To link at this I'm not sure what sense it makes. If you believe Redlock is broken, just state it in a rigorous form, and I'll try to reply.
If you ask me to be rigorous while I'm trying to make it clear with facts what is wrong about Martin analysis, you should do the same and just use arguments, not hand waving about me being lame at DS. Btw in my blog post I'll detail everything and show why I think Redlock is not affected by network unbound delays.
But that's optimistic concurrency control! In that case the locking service is a pure optimization and doesn't affect correctness. So why use this complex multi-node locking thing then, instead of a single redis node?
Along with the author of this blog post, I would recommend the usage of Zookeeper if you have a need for obtaining a lock in a distributed environment.

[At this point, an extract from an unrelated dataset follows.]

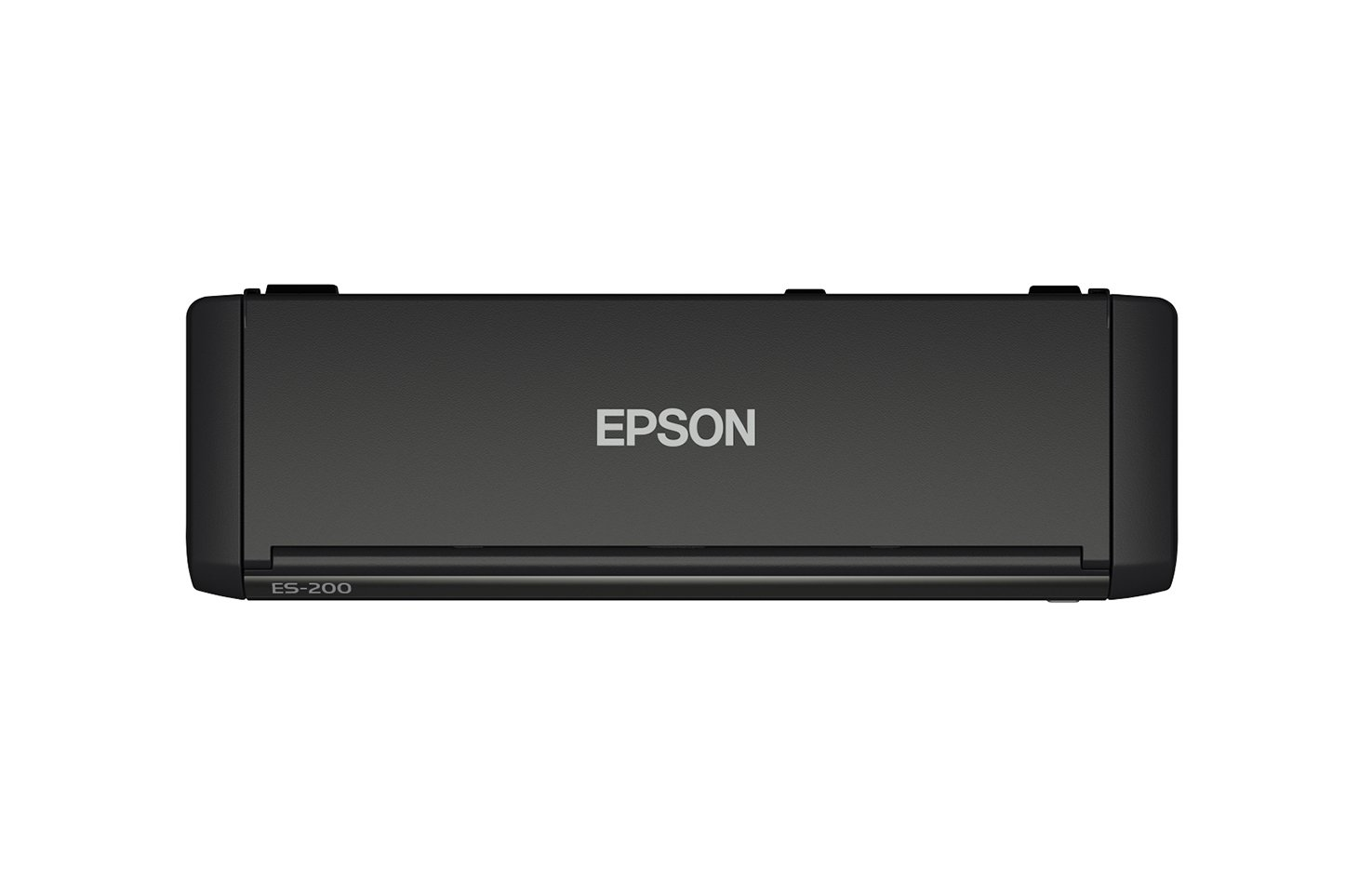 Epson WorkForce ES-200 Color Portable Document Scanner with ADF for PC and Mac, Sheet-fed and Duplex Scanning by Epson (Image #4)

You can read an analysis of how Zookeeper performs under a (intentionally) partitioned network here:
Interestingly, even though HBase uses Zookeeper for coordination, it does not use it for fencing. Instead, fencing is handled by atomic "log-rolling" operations on the HDFS namenode, which can be configured to use its own quorum-based journal. (The equivalent of a "token" is the monotonically-increasing namenode operation sequence number.) So the principle is the same: the system responsible for doing mutual exclusion, and the system that actually stores the data, must be coupled.

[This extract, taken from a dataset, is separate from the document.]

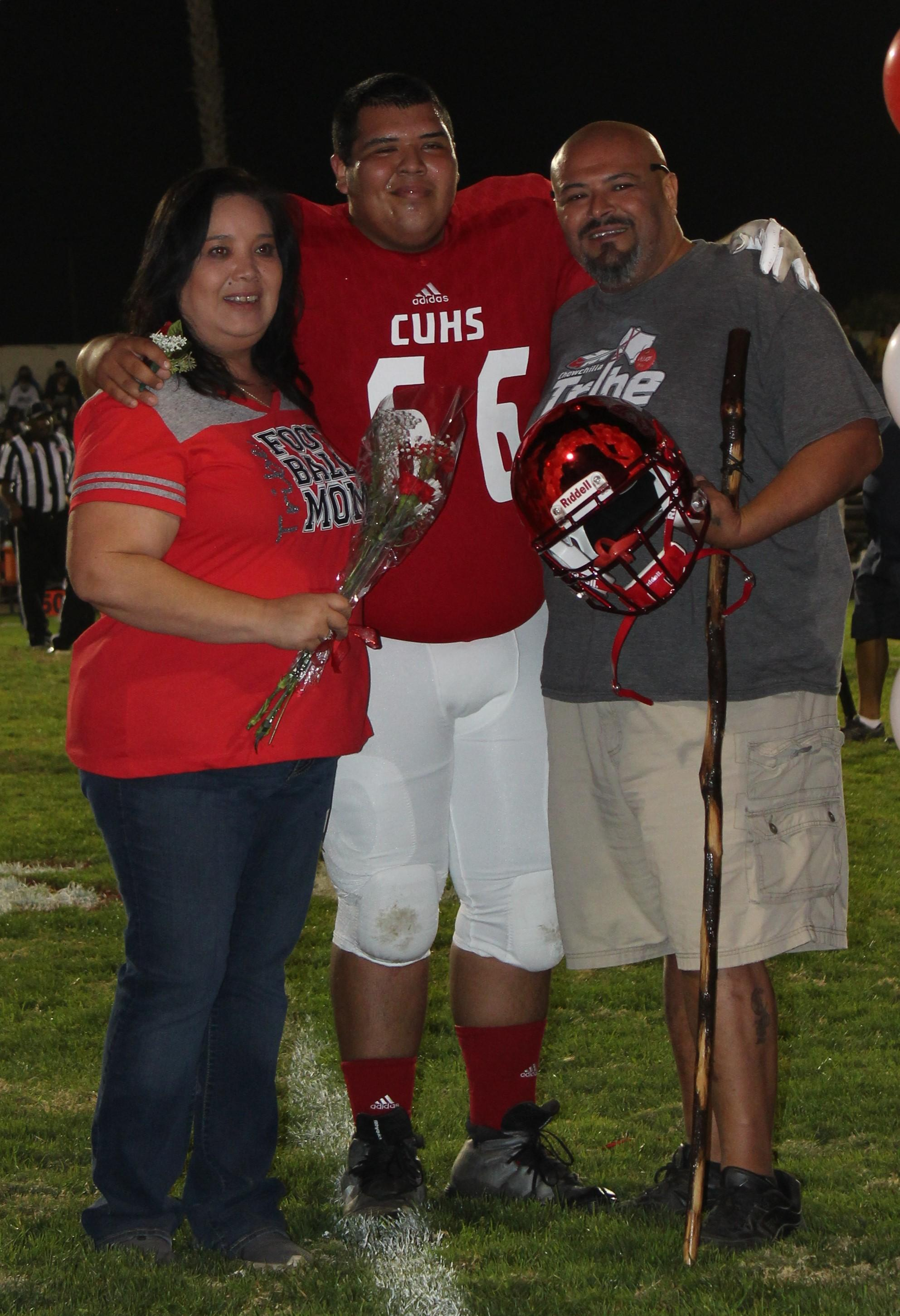 Daniel Vellejo and his supporters at Senior Night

To achieve unlimited scalability, you need to make sure that no single data store is shared between all processes and that the amount of interprocess communication (on a per-process basis) doesn't increase as you add more processes.
The more sharing you have, the less you can scale your system.
Personally, I find it easier to write highly parallel code than parallel-up-to-a-certain-point code that involves locks likes mutexes and/or semaphores. Highly parallel code just takes a little bit of extra planning and thinking up-front but it saves lots of time and stress down the line.
This statement confused me. It seems to say that the packets were delayed in the network for 90 seconds before being delivered. From reading the original sources it actually sounds like packets were discarded by the switches, so the original requests discarded, and the nodes were partitioned for 90 seconds. When the partition was removed both nodes thought they were the leader and simultaneously requested the other to shutdown. Can anyone confirm? Keeping packets delayed in a network for 90 seconds would seem quite difficult (though not impossible assuming certain bugs).
Edit: On re-reading I think this is just talking about the network stack in general - not the network. A temporary partition may delay delivery of your request until max TCP retries is exceeded on your host, if its recovered before then your request may arrive later than you intended.
However, yes, I was thinking about the network stack as a whole. Any kind of retries, e.g. TCP retransmission on timeout, effectively turns packet loss into packet delay (within certain bounds). Thus, even if you have a network interruption ("partition") and all packets are dropped, it could happen that after the interruption is fixed, a node receives packets that were sent before or during the interruption. For this reason, I find it helpful to think of it as delay, not just packet loss.
Edit: Why is this downvoted? It is a serious question.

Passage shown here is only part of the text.